Posted On : 2010-09-29 20:16:56( TIMEZONE : IST )

Maintain Buy on ONGC - Motilal Oswal

ONGC: Announces 2 onland oil and gas discoveries; likely favorable policy changes positive for the stock; Maintain Buy

ONGC has announced 2 discoveries in its nomination blocks at KG onland and Cambay basin. It encountered gas in the KG onshore block, while oil was found in Cambay block.

The two discoveries announced by ONGC are 1) Vygreswaram Southwest-1 and Limbodra East-1. The first discovery seems to be highly prospective given the 30m gas column and the block being near the established Krishna Godavari basin. The second discovery though has a small column of 11m is positive as it has opened the new play within the region which will lead to further discoveries in the area.
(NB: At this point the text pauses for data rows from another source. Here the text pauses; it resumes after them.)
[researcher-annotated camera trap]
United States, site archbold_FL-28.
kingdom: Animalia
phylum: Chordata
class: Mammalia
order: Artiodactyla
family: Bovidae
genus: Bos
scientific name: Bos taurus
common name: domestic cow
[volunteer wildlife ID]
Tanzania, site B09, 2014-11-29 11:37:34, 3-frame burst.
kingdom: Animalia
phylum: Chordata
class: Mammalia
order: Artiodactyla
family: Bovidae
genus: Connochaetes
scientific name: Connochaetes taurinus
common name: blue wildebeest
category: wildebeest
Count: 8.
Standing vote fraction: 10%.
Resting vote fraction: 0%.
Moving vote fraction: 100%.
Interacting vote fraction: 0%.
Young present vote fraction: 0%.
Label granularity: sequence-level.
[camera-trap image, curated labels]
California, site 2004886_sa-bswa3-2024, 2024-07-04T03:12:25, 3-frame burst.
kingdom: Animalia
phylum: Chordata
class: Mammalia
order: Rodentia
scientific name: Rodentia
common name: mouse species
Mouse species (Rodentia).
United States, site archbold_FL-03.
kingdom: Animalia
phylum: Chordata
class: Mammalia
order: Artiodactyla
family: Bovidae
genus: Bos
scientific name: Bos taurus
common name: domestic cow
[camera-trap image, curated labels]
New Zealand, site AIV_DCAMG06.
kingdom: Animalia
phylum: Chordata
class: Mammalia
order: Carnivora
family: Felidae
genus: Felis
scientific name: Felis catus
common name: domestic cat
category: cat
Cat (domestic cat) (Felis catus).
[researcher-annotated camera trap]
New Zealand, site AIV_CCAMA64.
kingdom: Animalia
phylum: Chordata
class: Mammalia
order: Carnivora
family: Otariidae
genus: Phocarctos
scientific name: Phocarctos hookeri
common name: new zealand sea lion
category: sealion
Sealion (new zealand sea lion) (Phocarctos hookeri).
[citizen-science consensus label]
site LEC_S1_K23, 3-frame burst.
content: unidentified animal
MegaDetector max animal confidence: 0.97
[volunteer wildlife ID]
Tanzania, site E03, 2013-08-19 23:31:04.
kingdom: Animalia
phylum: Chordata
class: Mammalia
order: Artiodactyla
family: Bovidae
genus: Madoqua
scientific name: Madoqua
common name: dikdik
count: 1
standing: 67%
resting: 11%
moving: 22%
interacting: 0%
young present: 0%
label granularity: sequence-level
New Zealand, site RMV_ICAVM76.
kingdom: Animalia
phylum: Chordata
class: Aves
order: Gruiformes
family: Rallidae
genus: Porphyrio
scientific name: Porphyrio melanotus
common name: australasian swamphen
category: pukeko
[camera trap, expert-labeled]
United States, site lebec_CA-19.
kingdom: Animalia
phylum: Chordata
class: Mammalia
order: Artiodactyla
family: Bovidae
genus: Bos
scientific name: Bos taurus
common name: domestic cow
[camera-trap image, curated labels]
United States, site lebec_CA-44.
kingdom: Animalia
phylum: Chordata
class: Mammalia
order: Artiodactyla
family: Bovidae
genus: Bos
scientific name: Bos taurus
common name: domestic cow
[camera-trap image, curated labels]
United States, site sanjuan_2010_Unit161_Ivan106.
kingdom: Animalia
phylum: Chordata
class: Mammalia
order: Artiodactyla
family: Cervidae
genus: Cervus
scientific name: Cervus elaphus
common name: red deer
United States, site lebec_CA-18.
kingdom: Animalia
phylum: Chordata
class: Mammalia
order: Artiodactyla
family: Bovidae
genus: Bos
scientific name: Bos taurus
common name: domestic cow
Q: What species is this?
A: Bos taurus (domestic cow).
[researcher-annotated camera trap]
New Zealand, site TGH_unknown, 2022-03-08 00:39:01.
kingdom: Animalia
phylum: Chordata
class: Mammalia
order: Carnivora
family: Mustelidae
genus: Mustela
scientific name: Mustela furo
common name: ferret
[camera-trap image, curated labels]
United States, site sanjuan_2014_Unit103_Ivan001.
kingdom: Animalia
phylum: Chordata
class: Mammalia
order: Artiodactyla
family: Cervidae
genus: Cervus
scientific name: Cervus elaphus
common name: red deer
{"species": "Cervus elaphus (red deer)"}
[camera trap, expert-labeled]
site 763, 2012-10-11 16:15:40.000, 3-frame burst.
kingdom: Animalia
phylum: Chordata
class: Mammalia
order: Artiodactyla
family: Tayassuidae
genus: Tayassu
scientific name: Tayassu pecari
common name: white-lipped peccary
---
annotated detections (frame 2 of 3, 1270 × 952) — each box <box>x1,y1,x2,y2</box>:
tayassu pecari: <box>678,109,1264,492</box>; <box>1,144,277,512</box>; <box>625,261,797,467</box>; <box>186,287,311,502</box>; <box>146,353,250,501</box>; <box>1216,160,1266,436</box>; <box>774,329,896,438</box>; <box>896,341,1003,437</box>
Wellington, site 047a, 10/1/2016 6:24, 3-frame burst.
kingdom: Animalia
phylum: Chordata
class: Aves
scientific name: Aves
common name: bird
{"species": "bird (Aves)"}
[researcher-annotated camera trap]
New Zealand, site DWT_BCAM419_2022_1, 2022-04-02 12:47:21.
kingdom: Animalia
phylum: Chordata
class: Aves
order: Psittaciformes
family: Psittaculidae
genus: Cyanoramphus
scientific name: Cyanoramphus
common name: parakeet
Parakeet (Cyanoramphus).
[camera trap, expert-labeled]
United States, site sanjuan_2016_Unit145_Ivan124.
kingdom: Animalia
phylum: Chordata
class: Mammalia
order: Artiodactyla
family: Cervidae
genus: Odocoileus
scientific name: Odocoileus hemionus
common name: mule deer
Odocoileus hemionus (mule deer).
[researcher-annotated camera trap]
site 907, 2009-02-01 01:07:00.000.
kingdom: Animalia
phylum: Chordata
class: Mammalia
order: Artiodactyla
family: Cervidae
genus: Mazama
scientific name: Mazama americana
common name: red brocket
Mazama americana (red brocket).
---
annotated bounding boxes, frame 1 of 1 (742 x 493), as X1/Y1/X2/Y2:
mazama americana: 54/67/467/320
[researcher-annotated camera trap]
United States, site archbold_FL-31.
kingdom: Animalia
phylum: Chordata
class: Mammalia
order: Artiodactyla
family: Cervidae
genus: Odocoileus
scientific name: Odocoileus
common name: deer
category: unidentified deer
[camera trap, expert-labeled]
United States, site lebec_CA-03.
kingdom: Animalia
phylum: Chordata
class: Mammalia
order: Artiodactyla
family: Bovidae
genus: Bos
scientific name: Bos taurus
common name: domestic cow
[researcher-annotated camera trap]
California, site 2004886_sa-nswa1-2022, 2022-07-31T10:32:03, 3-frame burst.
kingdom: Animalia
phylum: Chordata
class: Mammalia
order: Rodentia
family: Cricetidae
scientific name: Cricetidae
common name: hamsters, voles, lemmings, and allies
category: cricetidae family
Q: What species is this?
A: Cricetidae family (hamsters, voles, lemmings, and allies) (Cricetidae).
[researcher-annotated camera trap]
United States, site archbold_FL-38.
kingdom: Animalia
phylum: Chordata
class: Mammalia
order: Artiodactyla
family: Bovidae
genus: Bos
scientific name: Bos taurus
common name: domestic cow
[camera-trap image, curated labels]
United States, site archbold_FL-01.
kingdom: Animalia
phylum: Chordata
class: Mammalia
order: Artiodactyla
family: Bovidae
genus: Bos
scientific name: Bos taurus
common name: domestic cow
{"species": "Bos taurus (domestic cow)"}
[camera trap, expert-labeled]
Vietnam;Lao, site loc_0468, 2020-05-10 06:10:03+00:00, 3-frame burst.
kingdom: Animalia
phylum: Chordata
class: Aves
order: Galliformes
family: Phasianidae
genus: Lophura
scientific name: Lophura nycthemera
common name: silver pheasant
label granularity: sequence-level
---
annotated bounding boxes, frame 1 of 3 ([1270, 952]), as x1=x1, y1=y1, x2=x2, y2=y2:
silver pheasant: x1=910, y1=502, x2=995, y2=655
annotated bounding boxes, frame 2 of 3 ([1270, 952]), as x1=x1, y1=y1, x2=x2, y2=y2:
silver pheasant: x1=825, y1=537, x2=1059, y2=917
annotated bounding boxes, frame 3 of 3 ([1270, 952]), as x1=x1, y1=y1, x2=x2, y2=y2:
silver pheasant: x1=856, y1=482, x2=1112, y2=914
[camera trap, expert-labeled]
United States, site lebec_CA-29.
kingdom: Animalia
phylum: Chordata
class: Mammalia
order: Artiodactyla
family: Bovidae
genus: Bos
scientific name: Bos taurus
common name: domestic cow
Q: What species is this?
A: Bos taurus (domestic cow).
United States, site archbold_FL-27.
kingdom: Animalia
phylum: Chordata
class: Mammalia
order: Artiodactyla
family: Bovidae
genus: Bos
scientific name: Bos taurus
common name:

Two-pronged exploration strategy adopted by ONGC: Management attributes its exploration success to its 2-pronged strategy of targeting deeper as well as shallower targets in operational areas in different basins. This strategy has been quite successful with significant discoveries in KG onland blocks (added 18.5mmtoe in-place resources) and in its Assam blocks. While in the western onland basin it has added 23mmtoe and in KG offshore it has added 89mmtoe of in-place resources.

Increased exploration focus seems to be paying off for ONGC: As against 21 and 28 discoveries in FY10 and FY09, in FY11 it has already made 10 discoveries. It plans to drill 154 exploratory wells in FY11 (v/s 128 in FY10 and 106 in FY09) of which 15 will be in deepwater area and 33 in shallow water area, while the rest will be onland exploration wells.

Unlike other global E&P players that reduce their exploration and development capex in a low oil price regime, ONGC has maintained its capex momentum. For the Eleventh Plan, ONGC has earmarked capex of Rs1,300b, 47% increase over the actual Tenth Plan capex. In the first three years of the Plan (FY08-10), ONGC (including OVL) has already spent 67% of the funds earmarked and actual capex is set to be higher than the planned capex.

Triggers: 1) Clarity on subsidy sharing; 2) Hike in APM gas prices for non-core sectors; 3) Ramp up of volumes of Imperial energy and 4) Approval of DoC for its KG and Mahanadi blocks.

Valuation and View: We remain positive on ONGC due to likely rationalization of subsidy sharing and potential reserve accretion from its large E&P acreage. Stock trades at 10.9x FY12E EPS of Rs131. Maintain Buy.